Treefrog has seen men in the library take out their penises and flail them beneath the table — not homeless men, either — fumbling first with their flies and then delicately letting their members flop out. They look down as if they’re about to speak into a microphone and then they change their gaze, stare intently into books as they begin to stroke themselves, so adept that the rest of their bodies hardly even quake. Once he saw a businessman licking semen off his hand — he caught Treefrog’s eye as he licked and grinned. Treefrog had a pair of scissors in his pocket. He fingered it gently, held it up, and the businessman scurried out of the library.
He clamps his arms down and closes tight on his armpits to trap the scent of his body, puts his hands between his knees. Sister Asia is so lovely: her blue blouse is buttoned high and her spectacles are gold and her eyes are brown and she has a full red mouth with a glisten of Vaseline over dry lips. He lifts his head and smiles at her, but she stares into her book, adjusts her eyeglasses on her nose. Perhaps she caught a whiff of him when he leaned across.

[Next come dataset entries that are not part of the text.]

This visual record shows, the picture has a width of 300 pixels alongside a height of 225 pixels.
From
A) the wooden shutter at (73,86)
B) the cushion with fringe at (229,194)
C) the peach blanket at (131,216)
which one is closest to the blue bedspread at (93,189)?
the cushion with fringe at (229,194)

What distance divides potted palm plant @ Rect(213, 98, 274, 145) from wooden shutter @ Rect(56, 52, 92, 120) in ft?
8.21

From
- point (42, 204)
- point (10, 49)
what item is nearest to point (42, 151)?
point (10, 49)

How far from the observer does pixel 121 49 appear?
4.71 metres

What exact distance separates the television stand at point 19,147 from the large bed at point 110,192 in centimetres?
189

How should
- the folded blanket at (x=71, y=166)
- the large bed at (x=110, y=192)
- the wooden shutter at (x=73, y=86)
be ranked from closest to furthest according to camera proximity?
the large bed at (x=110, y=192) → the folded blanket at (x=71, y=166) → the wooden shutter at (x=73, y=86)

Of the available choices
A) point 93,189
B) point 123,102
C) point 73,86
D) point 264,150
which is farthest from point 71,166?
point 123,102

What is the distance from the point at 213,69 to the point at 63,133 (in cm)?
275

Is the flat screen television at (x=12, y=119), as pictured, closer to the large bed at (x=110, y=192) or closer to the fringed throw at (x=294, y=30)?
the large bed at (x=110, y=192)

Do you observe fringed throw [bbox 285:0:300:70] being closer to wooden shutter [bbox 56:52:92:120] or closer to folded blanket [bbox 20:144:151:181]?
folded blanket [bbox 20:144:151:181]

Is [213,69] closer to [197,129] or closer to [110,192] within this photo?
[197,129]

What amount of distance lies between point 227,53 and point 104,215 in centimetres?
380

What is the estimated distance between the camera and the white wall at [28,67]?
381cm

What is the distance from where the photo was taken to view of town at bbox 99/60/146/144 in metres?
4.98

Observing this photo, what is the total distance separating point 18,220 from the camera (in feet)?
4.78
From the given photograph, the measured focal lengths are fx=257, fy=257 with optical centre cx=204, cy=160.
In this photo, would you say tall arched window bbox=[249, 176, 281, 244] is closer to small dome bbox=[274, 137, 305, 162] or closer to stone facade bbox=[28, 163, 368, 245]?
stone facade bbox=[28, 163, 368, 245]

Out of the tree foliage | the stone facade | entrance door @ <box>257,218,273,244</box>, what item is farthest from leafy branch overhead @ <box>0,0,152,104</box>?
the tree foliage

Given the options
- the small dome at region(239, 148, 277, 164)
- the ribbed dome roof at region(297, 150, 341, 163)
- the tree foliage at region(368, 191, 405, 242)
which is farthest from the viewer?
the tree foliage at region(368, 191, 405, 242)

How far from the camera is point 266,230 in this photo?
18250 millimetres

Maybe he should pay a visit to the welfare hotel off Riverside, just breeze his way up the stairs to the bathroom. Scrub himself down to nothing, maybe even shave his long beard, then slash at his reflection in the mirror: black man white man red man brown man American.
* * *
His laces open, his feet unswelling in the shoes, the gloves relaxing around his fingers, his hat not quite so tight around his head.
* * *
Down the stairs and out through the revolving door, opening his overcoat to show the security guard that he has no books. He feels the weight of a spud wrench in his pocket.
It’s dark now and Treefrog huddles under the portico, counting out his money. Eighteen dollars forty-seven cents, and he drops one of the pennies to the snow to make the total an even forty-six. He walks down the steps and sticks out his gloved hands to capture a few snowflakes. One of these days the snow will stop and he will be able to sell some of his books up on Broadway, make a few dollars, perhaps enough for a little more ganja from Faraday to see himself through.
Past the statues of the lions, hooded with white, along Fifth Avenue onto 42nd Street, into Bryant Park.
Some poor bum is lying under a green bench, not even shivering; maybe he’s dead. The moon up above him like the face of a bloated drunk. Treefrog hunkers down beside the man. “Heyyo,” he whispers loudly. Not a stir. “Heyyo.” He lifts up the end of the blanket and begins to unlace the man’s shoes. Leather, and no holes either. Pity they aren’t a size nine. The shoe comes off easily, and the man just rolls a little on his side. All the topside bums are stupid enough to keep their money under the insoles of their shoes. Treefrog lifts up the sweaty flap. Goddamn, just five dollars. He puts it to his nose and smells. Enough for another small bottle. Robin Treefrog Hood. Steal from the poor to give to the poor to give to the liver.
He leaves the shoe half dangling on the bum’s foot. At the edge of the park he throws three pebbles at the man, hits him with the third, wakes him. The man jumps up and looks around, but Treefrog disappears behind the bushes and hops over the wall. Just wake the poor fool so that he doesn’t get his feet frostbitten. Sorry, brother. Won’t do it again. That’s a promise. But there was probably twenty dollars in the other shoe anyway.